Because I haven’t seen the memo myself, I’ll quote from the Variety piece:
“We are in the midst of an extraordinary moment in American culture. New generations of artists and audiences are bypassing traditional institutions, smartphones have Balkanized fandoms even as they have made culture more widely accessible than ever, and arts institutions are facing challenges and looking for new opportunities,” Michel wrote.
“Our readers are hungry for trusted guides to help them make sense of this complicated landscape, not only through traditional reviews but also with essays, new story forms, videos and experimentation with other platforms,” she wrote in the memo. “Our mission is to be those guides,” she continued. “As we do so, I am making some changes in assignments in the department.”
There’s a lot to unpack here, and everything I have to say should be understood as a subjective first take, open to revision as we receive fresh intel. The first thing I’ll offer is a song of praise to Pareles, whom Michel rightly toasts as an “expert in a dazzling array of genres.” If anything, that encomium is an understatement; if you aren’t already familiar with Pareles’ endlessly curious, scrupulously clear-eyed approach to music criticism, I urge you to seek out his work. It spans everything from stadium pop to West African griots to whatever new sort of guitar band you’ve got.

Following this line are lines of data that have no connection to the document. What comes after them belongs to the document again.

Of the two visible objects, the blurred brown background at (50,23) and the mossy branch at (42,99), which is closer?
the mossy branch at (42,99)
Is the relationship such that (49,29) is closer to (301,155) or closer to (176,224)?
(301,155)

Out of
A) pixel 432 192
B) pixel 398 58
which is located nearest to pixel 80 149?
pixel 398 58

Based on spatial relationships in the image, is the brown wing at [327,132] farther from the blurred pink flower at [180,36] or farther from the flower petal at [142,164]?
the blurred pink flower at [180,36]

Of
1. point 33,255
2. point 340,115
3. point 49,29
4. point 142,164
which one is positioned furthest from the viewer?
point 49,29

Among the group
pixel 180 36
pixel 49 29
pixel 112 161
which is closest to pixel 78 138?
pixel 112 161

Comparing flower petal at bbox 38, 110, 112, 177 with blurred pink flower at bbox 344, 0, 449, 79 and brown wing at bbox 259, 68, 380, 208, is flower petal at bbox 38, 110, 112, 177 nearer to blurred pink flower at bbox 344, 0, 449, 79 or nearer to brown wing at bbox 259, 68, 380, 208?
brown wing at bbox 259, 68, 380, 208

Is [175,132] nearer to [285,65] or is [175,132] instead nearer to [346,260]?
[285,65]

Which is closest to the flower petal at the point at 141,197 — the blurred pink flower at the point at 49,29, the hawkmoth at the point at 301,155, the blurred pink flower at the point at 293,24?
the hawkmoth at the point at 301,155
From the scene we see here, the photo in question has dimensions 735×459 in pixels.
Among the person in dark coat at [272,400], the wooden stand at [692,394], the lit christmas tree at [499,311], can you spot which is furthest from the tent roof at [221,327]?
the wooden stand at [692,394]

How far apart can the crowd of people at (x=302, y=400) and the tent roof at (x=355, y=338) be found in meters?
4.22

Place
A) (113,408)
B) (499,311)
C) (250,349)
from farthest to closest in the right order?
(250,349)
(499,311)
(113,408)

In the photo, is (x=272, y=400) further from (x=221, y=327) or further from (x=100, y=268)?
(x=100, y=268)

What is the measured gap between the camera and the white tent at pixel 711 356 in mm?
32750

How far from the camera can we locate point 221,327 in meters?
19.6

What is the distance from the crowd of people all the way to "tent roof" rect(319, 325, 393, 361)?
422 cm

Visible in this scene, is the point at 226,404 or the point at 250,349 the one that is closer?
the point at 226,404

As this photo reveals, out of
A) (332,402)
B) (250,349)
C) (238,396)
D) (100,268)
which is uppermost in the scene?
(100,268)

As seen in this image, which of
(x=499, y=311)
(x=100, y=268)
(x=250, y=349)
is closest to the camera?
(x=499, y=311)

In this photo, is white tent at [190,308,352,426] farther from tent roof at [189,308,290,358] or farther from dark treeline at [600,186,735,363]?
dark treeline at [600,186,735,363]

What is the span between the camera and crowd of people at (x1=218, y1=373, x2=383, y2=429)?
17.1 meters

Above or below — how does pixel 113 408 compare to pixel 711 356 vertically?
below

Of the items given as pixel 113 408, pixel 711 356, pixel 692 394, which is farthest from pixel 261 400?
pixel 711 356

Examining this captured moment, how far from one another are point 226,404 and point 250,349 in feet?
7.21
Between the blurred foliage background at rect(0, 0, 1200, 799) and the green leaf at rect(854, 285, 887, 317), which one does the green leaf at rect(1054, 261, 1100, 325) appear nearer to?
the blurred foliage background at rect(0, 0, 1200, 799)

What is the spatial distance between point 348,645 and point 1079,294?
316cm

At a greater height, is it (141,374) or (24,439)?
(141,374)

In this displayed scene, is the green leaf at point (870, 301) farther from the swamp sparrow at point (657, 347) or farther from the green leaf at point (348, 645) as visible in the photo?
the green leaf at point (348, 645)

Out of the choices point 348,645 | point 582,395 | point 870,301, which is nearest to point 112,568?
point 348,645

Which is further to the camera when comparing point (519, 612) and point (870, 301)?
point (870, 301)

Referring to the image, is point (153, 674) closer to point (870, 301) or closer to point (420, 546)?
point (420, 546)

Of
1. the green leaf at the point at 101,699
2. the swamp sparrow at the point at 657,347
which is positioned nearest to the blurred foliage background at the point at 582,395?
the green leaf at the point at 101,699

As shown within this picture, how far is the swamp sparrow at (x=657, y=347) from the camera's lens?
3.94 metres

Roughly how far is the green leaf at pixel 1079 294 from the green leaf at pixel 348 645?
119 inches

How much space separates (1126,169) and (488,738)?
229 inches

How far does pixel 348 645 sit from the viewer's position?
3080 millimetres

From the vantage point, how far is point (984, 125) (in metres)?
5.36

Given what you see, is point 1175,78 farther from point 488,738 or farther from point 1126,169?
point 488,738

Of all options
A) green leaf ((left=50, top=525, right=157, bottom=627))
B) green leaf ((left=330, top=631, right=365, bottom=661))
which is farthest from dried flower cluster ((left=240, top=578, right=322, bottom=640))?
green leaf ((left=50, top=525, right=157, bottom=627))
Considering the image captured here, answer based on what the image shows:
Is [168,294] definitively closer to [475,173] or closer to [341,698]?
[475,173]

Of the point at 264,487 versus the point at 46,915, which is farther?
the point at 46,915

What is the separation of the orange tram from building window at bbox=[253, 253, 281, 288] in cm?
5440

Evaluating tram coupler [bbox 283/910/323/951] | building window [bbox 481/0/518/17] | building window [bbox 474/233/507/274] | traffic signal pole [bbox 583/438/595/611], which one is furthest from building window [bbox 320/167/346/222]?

His most recent piece1, which ran just yesterday, involves a new cache of songs by Woody Guthrie, recorded at home on a Revere T-100 Crescent tape recorder. “It was primitive: mono and running at a noisy, lo-fi, 3 ¾ inches of tape per second, with a little mono microphone,” Pareles writes of the machine, in a deftly reported piece that takes us into the technical details of state-of-the-art sound separation without losing sight of the artist and his songs, captured in a strikingly unvarnished setting.

I had the privilege of working with Pareles on a team of four NYT pop critics from 2005 to 2017. He was the one who emailed with an invitation to file my first concert review, and his example remained deeply instructive over the dozen years I spent as a regular contributor. Every once in a while, I had the opportunity to watch him work — or work beside him, as in a couple editions of the New Orleans Jazz & Heritage Festival, wherein he filed the big review and I issued a series of in-the-moment dispatches for the ArtsBeat blog.
My pal Jody Rosen and I used to have an ongoing sidebar in awe of Pareles’ chops as a live reviewer. The image I call to mind is emblematic: J.P. deep in the crowd at the Bowery Ballroom or Webster Hall, scribbling in the dark. A furtive glance at his reporter’s notebook shows hastily scrawled yet pitch-perfect musical notation.2
A few times, the tables turned and I was the one covering a show that Pareles had chosen to attend. One white-knuckle example was the time I reviewed Radiohead3 in 2006, and Jon was literally in the seat next to mine. This was the band’s first New York show on a tour featuring the uncharted new songs that would finally appear, more than a year later, on In Rainbows. Picturing myself at this show, while Pareles stoically managed not to steal a glance at my notebook, is still the stuff of stress dreams — but what I remember most is his brief note of approval after the piece ran. (Whew.)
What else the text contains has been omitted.